Considering the above weaknesses, we think that an ideal faithfulness evaluation metric for summarization should be independent of other tasks and dataset-specific expertise, be able to generalize among different benchmarks and robust for the same document-summary pair. Zhou et al. (2023) concludes that instruction tuning is just to teach the model to produce high-quality output while almost all of the knowledge has been learned during pre-training for large language models. Based on their findings, we wonder: can we get rid of the popular prompting approaches and calculate the faithfulness score simply with a foundation language model, which meets the above expectations?

In this work, we propose a metric named FFLM for zero-shot faithfulness evaluation with a foundation language model. The intuition behind FFLM is that the generation probability of a piece of text will increase when prefixing another piece of consistent text. Following this intuition, we classify different kinds of probability changes into changes with prior probability and changes with conditional probability. The former contains a comparison between the vanilla sequence-to-sequence probabilities of the summary given document and unconditional probabilities of the summary, and a similar comparison by changing the position of the document and the summary. The latter calculates the vanilla sequence-to-sequence probability with another conditional probability by adding a piece of prefix text. Similar intuition has been considered in previous works She et al. (2023); Son et al. (2022). The major differences are that their metrics were carried out on models fine-tuned by summarization data and they only consider a single kind of probability changes. Our FFLM is based on the foundation language model, and we hypothesize that these different probability changes capture different hallucinations (see Sec. 4.4) which should be considered as a whole.

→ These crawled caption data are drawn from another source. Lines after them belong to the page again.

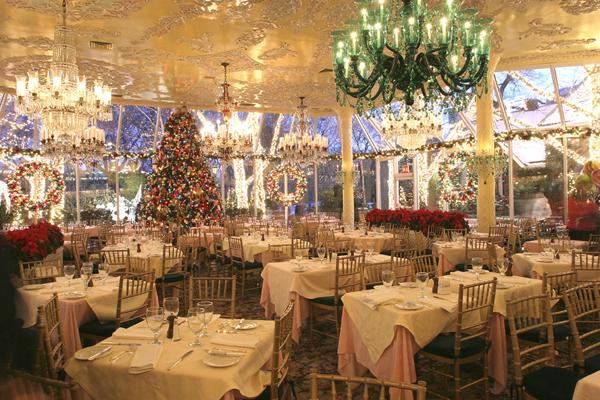 Christmas Lights Green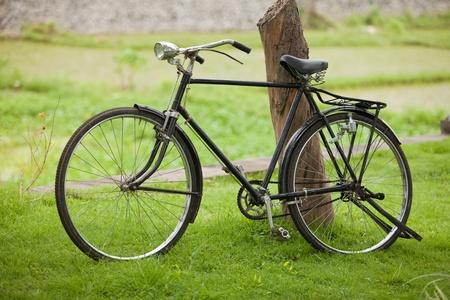 Old vintage steel bicycle in green park. photo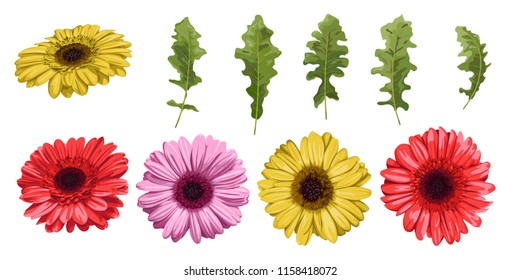 Watercolor flower gerbera and leaves elements isolated on white background, floral set, vector design for invitation, wedding, save the date, card, holiday, summer design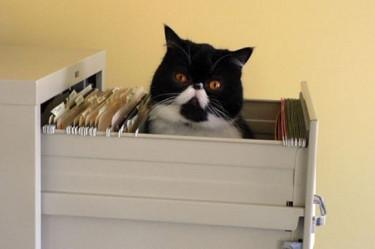 Правильное размещение офисного котика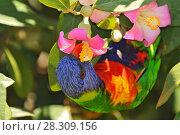 Купить «Rainbow Lorikeet (Trichoglossus moluccanus) eating the nectar from the flower in the Royal Botanic Garden, Sydney, Australia», фото № 28309156, снято 7 декабря 2019 г. (c) BE&W Photo / Фотобанк Лори
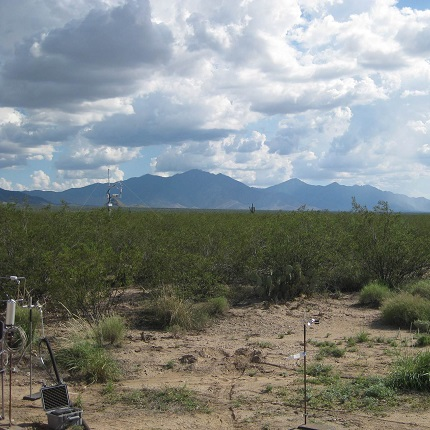 Chemical odor plume measurements were made by proton transfer reaction mass spectrometry and anemometry in the University of Arizona Santa Rita Experimental Range. (Photo courtesy of Leif Abrell)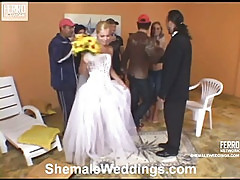 Thais sexy shemale bride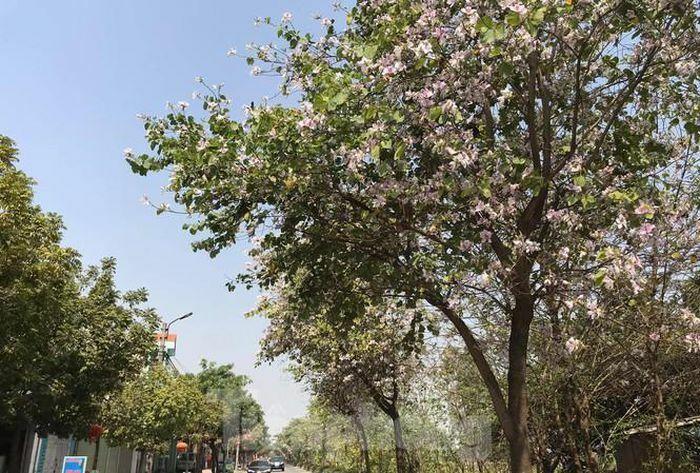 Đường hoa ban trắng đẹp mê mẩn ở ngoại thành Hà Nội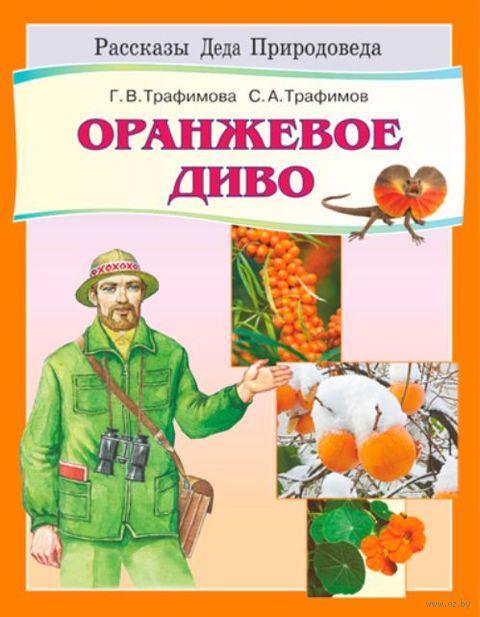 Оранжевое диво — фото, картинка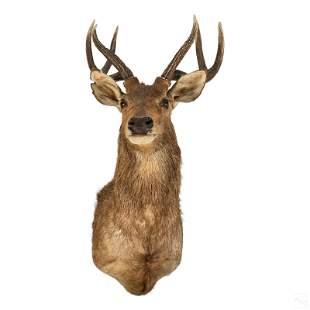 Taxidermy Indonesian Javan Rusa Deer Head Mount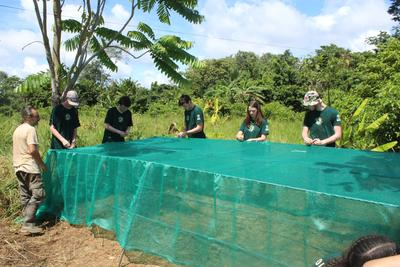 Building the plant nursery at the community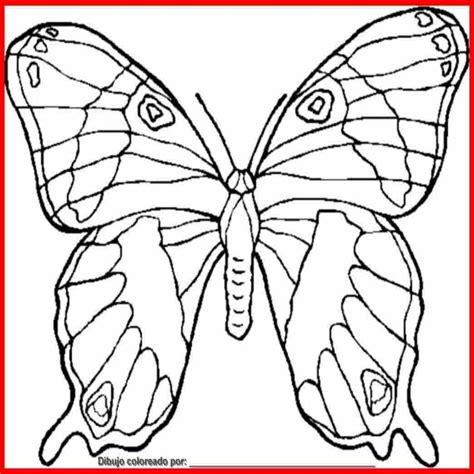 Dibujo De Mariposa Para Colorear E Imprimir | Colorear.website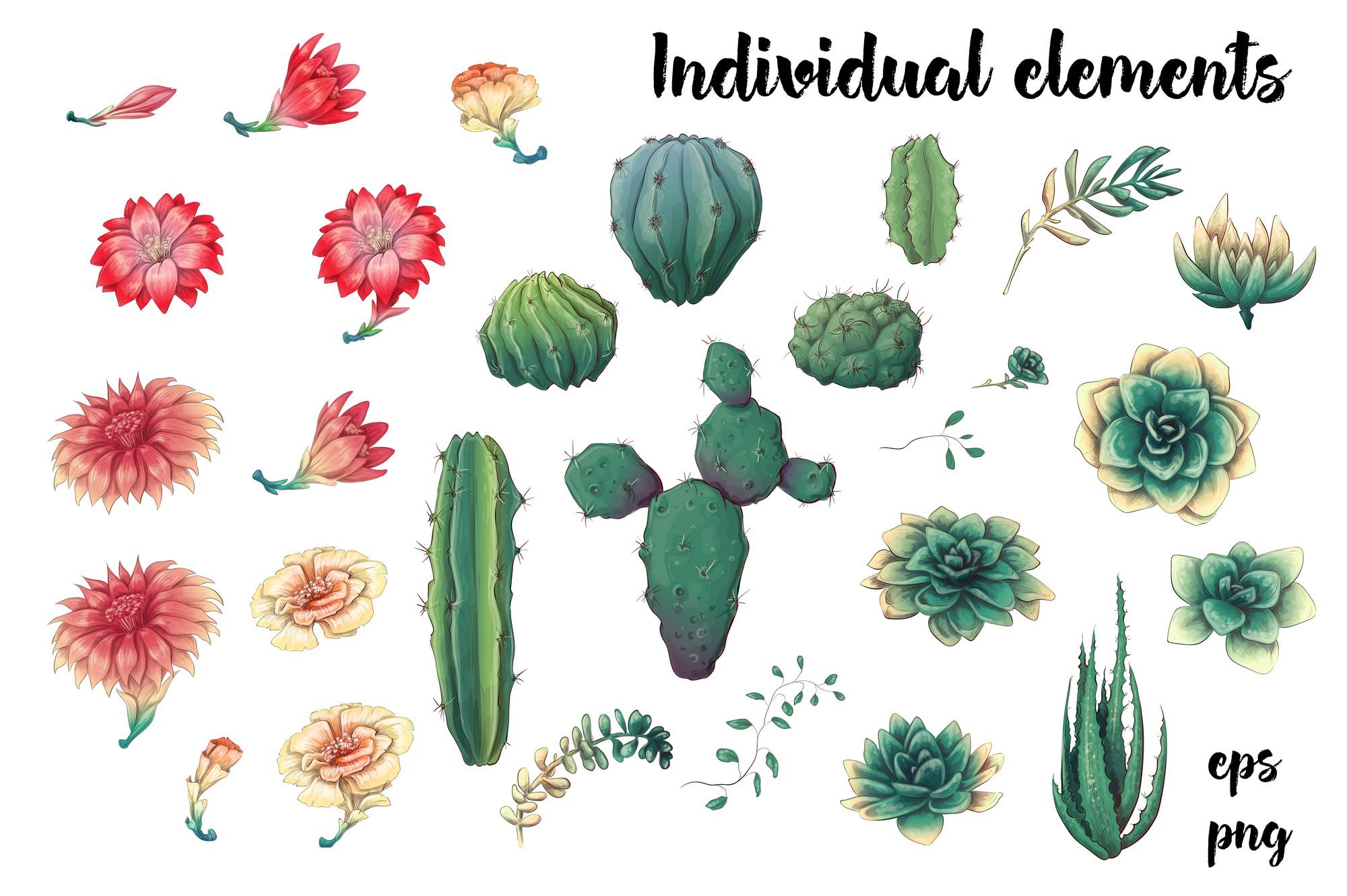 Cute Cactus Clipart: Cacti & Succulents Vectors - Image00002 1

On top of these three components of probability changes, we introduce a feasible design of FFLM by re-weighting each token and each component to get the final faithfulness score. We did experiments in both the inconsistency detection setting and the faithfulness rating setting for summarization evaluation. The results show the favorable performance of our FFLM across different settings and datasets ²²2The code and dataset for this paper are available at https://github.com/JiaQiSJTU/FaithEval-FFLM.. Our contributions are as follows:

•

We propose to do zero-shot faithfulness evaluation based on a foundation language model(Sec. 4.6).
•

We introduce a comprehensive evaluation metric FFLM by calculating the probability changes of the desired output in different ways(Sec. 2) and verify the rationality of our metric design(Sec.4.3).
•

Experiments on different evaluation settings show that FFLM based on LLaMa with only 7 billion parameters can achieve competitive performances or even outperforms ChatGPT among different datasets(Sec 4.1 and 4.2).

2 Approach

Given a source document $\boldsymbol{X}=\{x_{1},...,x_{n}\}$ and the corresponding summary $\boldsymbol{Y}=\{y_{1},...,y_{m}\}$ , the goal of this work is to design a metric $\rm FFLM$ measuring the faithfulness of $\boldsymbol{Y}$ based on the foundation model $\rm LM(\cdot)$ . We adopt $\rm LM(\cdot)$ under the teacher-forcing strategy, which can provide a sequence of generation probabilities $\boldsymbol{p}$ of a given text with or without other conditional inputs. We first introduce three probability changes for faithfulness measurements and then propose a feasible design of our comprehensive metric FFLM. Scores proposed by She et al. (2023) and Son et al. (2022) are in Appendix A.

2.1 Faithfulness Measurements via Probability Changes

The intuition is that the generation probability of a piece of text will increase when providing more related and consistent information. On the contrary, the generation probability will drop when conditioned on inconsistent information. Accordingly, we considered three different probability changes in two categories as follows.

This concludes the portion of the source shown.